By Seongmin Park in nlp — Apr 16, 2021

Interesting Papers - March 2021

Hashes!

🎗️

Probabilistic Formulation of Unsupervised Style Transfer

Proposes a generative method for unsupervised text style transfer and machine translation (SOTA in both).
Uses a standard generative text model with an encoder-decoder architecture. KL annealing was applied for training.
Given an observed sentence in a domain, assumes a latent variable exists for the sentence in another domain.
Each domain has a pretrained language model that acts as Bayesian prior to the latent variable. This prior is what enables the unsupervised training, because without it, output from the encoder will be indistinguishable for sentences from different domains.
Uses variational inference to jointly train transduction between two domains.

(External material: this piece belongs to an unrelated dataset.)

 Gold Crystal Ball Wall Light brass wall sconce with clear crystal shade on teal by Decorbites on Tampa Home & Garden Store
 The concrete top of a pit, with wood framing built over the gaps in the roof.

Maximizes lower bound on the marginal log likelihood p(x) (= p(sentence)).
Uses a SINGLE encoder-decoder (VAE) for both directions of transduction. This is not explicitly mentioned in the paper but can be deduced in the "parameter sharing" section, and is confirmed in the review process, as well as in the official code. Transduction direction is specified by supplying a conditioning variable to every token in the decoder.
Method is elegant and flexible, and can be generalized to most seq2seq tasks.

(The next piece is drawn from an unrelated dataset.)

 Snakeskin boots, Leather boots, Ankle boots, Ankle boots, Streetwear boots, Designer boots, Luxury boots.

Modern language models employ token embedding layers in their structure to convert discrete token sequences to continuous word embeddings. This design limits the size of a language model's vocabulary, because the number of embedding parameters & resulting computation explodes with vocabulary size.
The authors suggest a hashing mechanism to keep the embedding parameter size in check. The technique can also be extended to do away with pre-defined model vocabulary dictionaries altogether.
The whole point of this is to create a layer in our model that is better (compared to traditional token embeddings) at flexibly converting discrete tokens to continuous embeddings.
There are two versions of this methodology:

For each token, learn unique combinations of pre-defined features instead of learning separate embeddings.
If the number of pre-defined features << vocab size, we achive parameter savings at no performance loss.
Optionally do away with vocabulary dictionary altogether.

Does away with pre-defined tokenizers. Tokenization becomes converting text to a sequence of character level Unicode codepoints.
Makes model flexible, especially in multi-language and and OOV situations.
The whole point of subword encodings is to create smallest chunks of text that contain meaning. CANINE solves this by applying convolution (downsampling) to character sequence inputs.
A reverse process (upsampling) is conducted on downsampled hidden states to obtain outputs that conform to model output dimensions. Downsampled representations are contatenated with character-level input tokens at each chacter position to generate character level output representation.
Can be used as drop-in replacements for existing word embedding layers.
Uses hash embeddings to save parameters (28% fewer than mBert).
Thoughts: meaningful and reliable tokenization is the hardest part in dealing with text in the wild. I hope we see more research into enabling character level text inputs. Or ditching tokenizers altogether.
Low hanging fruit for future research: Experiment with strides and advanced methods of convolution.

SOTA in grammatical error correction (GEC).
Phrases GEC as a sequence tagging problem. Not the first to do this, though. LaserTagger and PIE were precursors.
5000 possible token transformation tags.
Two types of token tags: Basic transformations (KEEP, DELETE, APPEND, REPLACE) and g-transformations (CASE, MERGE, SPLIT, NOUN_FORM, VERB_FORM)
APPEND and REPLACE are token dependent. APPEND_s is different from APPEND_ed. Transformation tags are pre-determined from data.
Iterative sequence tagging approach. Most corrections are done after the second pass.
Low hanging fruit for future research: Deal with OOV in token dependant tags (APPEND, REPLACE).

Demonstrates a text VAE with an encoder-decoder architecture.
Senteces can be sampled and interpolated from latent space.
Uses KL annealing, where the regularization loss in VAE's ELBO objective is gradually weighted more as training iterations increase. This is to ensure the decoder is somewhat functional before we add the regularization loss.
No need for Gumbel softmax like in Probabilistic formulation of unsupervised style transfer, because latent distribution if fitted towards Gaussian distribution.

Introduces the famous Aho-Corasick algorithm. Multiple patterns (=keywords) can be searched within text in a single pass.
Builds a suffix trie. Vanilla implementation is not really memory efficient.
A failure link exists for every node in the trie. If the next character in text is not a valid path from the current node, jump to the state that is the longest suffix of the current node, and resume searching for the character.
A node concatenates all output patterns of its failure node to its set of output patterns, because otherwise patterns that are substrings of other patterns won't be found.
The paper omits an important information in the pseudo code for failure link building. The while loop for traversing failure links should have a stopping condition for when current node is root.

Creates a nondeterministic finite automation of Aho-Corasick algorithm.
Need transition matrices between characters in advance so not much use for me eh.